Dinowitz watched it unfold as chair of the state committee overseeing New York City’s transit system, which has been under control of the state government since 1969.
“It was almost as if service deteriorated suddenly, but in fact it was coming for a long time,” Dinowitz said.
Faced with a desperate need for funding, Dinowitz and others reluctantly agreed that congestion pricing was a necessary, if flawed, option.”I still have mixed feelings on it.”
How it will work
While the plan has been approved, the details, and there are many, still have to be worked out. Vehicles entering Manhattan anywhere below 60th Street will pay the congestion charge. The cost to drivers hasn’t been worked out, but it’s estimated it will be between $12-14 US for cars, and around $25 for trucks. Prices will change depending on the time of day and on weekends.
A panel of transportation officials will determine the final fees, as well as contentious issues such as exemptions. Among those being debated include exemptions for residents in the congestion zone, the disabled, and emergency services.
The congestion pricing plan states that the expected $1 billion raised annually will be dedicated to help improve transit. That money would be leveraged to rise $15 billion in bonds towards fixing the beleaguered system.
“I always said congestion pricing would happen when the stars aligned,” said Bruce Schaller, former deputy commissioner for traffic under Mayor Bloomberg.
He wrote the original congestion plan and says it took a perfect storm to create the political climate for the idea to win support.
“The sense of crisis, the sense of need, was more intense this time,” Schaller said. “It wasn’t that people who opposed it before got convinced or were given something or made a deal, there was just this tsunami to get it done this time.”
But he says the devil is still in the details. The state has mandated that the congestion charge raise around $1 billion. Schaller says, if too many exemptions are handed out, then the fee for drivers may end up being higher. Too many exemptions could also dilute the actual effect on alleviating congestion.
Schaller says it’s too early to know if the plan will decrease traffic in Manhattan’s central business district, but says European cities like London and Stockholm saw an almost immediate 15-20 per cent decrease in traffic after introducing a congestion tax.
“It’s pretty clear if you increase what people pay to drive into Manhattan, some people will decide not to drive in,” Schaller said.
For business owners like Peter Petino, the congestion pricing plan is a cash grab that he worries could be the end of his delivery business. He has around 20 employees on delivery on a given day with many going in and out of Manhattan.
“I’m looking at a possibly decreasing the business or going out of business completely because of it,” Petino said.
Petino also worries that congestion pricing won’t address Manhattan’s brutal traffic. He points to the 80,000-100,000 extra cars that have hit New York streets in recent years driving for rideshare apps like Uber and Lyft.
He says the new plan will do nothing to lessen the presence of those vehicles. “It is ludicrous and it is unreasonable unless the city told all these app cars not to come into the city to begin with,” Petino said.
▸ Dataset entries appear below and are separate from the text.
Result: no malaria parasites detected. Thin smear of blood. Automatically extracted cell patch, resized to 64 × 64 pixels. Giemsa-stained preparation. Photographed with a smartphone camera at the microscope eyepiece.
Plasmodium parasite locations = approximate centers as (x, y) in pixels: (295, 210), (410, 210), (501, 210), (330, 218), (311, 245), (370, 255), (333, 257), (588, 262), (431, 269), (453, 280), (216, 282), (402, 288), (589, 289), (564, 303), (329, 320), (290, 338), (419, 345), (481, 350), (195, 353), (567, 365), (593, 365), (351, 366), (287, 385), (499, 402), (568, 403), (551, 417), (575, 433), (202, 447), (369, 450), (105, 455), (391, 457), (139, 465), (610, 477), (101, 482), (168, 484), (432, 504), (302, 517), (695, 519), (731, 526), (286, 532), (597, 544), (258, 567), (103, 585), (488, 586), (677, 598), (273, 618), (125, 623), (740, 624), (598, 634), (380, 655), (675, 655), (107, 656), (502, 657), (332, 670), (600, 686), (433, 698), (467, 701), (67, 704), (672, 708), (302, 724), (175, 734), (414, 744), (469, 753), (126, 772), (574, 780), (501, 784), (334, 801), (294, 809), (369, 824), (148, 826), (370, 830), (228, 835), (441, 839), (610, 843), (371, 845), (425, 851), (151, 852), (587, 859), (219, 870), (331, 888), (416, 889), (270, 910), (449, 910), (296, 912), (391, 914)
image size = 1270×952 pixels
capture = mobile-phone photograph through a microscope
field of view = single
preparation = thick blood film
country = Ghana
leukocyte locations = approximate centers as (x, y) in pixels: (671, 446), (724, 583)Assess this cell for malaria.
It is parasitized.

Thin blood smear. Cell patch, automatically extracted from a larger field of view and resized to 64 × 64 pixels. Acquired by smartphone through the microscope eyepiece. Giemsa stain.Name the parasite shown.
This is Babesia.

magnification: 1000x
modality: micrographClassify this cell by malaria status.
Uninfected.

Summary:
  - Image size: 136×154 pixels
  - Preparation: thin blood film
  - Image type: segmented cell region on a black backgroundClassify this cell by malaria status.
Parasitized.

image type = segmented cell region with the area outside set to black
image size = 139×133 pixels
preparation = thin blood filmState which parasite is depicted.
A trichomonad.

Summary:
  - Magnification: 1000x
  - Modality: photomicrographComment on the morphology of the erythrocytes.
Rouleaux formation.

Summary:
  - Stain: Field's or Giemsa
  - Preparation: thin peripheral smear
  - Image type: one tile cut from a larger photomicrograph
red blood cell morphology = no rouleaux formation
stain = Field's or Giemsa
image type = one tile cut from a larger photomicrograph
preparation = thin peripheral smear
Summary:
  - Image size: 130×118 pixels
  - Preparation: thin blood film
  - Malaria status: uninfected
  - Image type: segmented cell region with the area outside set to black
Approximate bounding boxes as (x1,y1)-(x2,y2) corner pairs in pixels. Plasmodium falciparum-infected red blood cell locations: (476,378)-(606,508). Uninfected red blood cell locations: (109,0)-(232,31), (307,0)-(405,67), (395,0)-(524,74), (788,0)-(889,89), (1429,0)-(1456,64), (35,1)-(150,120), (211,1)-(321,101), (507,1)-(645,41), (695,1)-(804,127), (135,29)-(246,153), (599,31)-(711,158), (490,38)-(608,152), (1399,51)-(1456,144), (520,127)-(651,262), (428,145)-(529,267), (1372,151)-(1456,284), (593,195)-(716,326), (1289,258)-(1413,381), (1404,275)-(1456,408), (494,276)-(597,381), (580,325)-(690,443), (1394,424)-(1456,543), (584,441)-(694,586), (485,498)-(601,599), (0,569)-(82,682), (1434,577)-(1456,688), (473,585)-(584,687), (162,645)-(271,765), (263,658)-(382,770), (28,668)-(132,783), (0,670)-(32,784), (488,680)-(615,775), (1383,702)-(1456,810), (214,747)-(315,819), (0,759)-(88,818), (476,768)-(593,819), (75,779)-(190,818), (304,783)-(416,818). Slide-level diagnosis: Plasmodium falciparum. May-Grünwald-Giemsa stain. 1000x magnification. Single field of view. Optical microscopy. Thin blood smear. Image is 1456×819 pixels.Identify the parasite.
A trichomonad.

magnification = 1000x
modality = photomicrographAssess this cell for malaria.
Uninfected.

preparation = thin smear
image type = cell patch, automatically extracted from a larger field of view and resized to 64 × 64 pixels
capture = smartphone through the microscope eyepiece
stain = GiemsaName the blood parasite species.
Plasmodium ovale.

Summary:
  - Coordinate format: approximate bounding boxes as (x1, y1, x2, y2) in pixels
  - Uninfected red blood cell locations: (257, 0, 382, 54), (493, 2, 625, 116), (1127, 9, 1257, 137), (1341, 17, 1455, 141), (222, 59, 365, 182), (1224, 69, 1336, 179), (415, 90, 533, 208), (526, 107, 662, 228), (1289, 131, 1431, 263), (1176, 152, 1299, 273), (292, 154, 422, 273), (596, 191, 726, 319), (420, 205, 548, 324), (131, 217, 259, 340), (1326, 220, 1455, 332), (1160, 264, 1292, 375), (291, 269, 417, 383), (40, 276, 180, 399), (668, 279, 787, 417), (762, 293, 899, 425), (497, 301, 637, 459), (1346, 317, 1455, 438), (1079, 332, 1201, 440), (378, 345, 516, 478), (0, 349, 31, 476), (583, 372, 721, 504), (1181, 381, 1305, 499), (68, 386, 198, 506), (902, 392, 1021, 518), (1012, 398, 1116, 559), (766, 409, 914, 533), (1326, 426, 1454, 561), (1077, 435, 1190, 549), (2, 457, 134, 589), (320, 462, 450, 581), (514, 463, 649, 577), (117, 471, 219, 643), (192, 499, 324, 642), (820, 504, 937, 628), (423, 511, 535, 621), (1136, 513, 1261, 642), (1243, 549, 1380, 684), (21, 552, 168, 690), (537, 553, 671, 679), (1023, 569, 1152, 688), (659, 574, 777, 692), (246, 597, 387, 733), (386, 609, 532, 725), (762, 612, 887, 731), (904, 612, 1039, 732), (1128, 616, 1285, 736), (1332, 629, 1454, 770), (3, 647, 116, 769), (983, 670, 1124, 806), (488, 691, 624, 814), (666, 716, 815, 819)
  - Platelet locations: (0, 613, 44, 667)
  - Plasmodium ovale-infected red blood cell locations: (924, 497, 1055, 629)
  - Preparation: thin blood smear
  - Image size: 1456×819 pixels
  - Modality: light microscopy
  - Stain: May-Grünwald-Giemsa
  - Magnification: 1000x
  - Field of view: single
But Schaller says the city has already moved to cap the number of rideshare vehicles and has begun levying a congestion surcharge for those rides. He says solving the riddle of congestion takes more than one approach.
“It’s congestion pricing, it’s managing the growth of Uber and Lyft, it’s managing trucks and deliveries — there’s not one thing you can do that by itself will reduce congestion, it’s a combination of things.”
The lessons from New York
As New York embarks on North America’s first foray into congestion pricing, Schaller knows the eyes of politicians, planners and commuters in the U.S. and Canada are focused on the results.
He says other cities must tailor their congestion pricing plans to their unique situations, and shouldn’t wait for a crisis to act. For example, he says Los Angeles would have to look at congestion on the highways rather than in its downtown core.
Dinowitz preaches caution for other jurisdictions looking at New York’s congestion pricing model. He says it will be several years before a verdict can be reached on the program.
“I think other cities that may want to look at this should carefully examine whether it’s accomplished the purposes it was intended to in New York City,” Dinowitz said.
On the key purpose of improving transit, Dinowitz has a long list of improvements he wants to see in his district, from better bus service to more accessible subway stations.
“Getting agreements on those issues certainly made it a lot easier to not oppose congestion pricing.”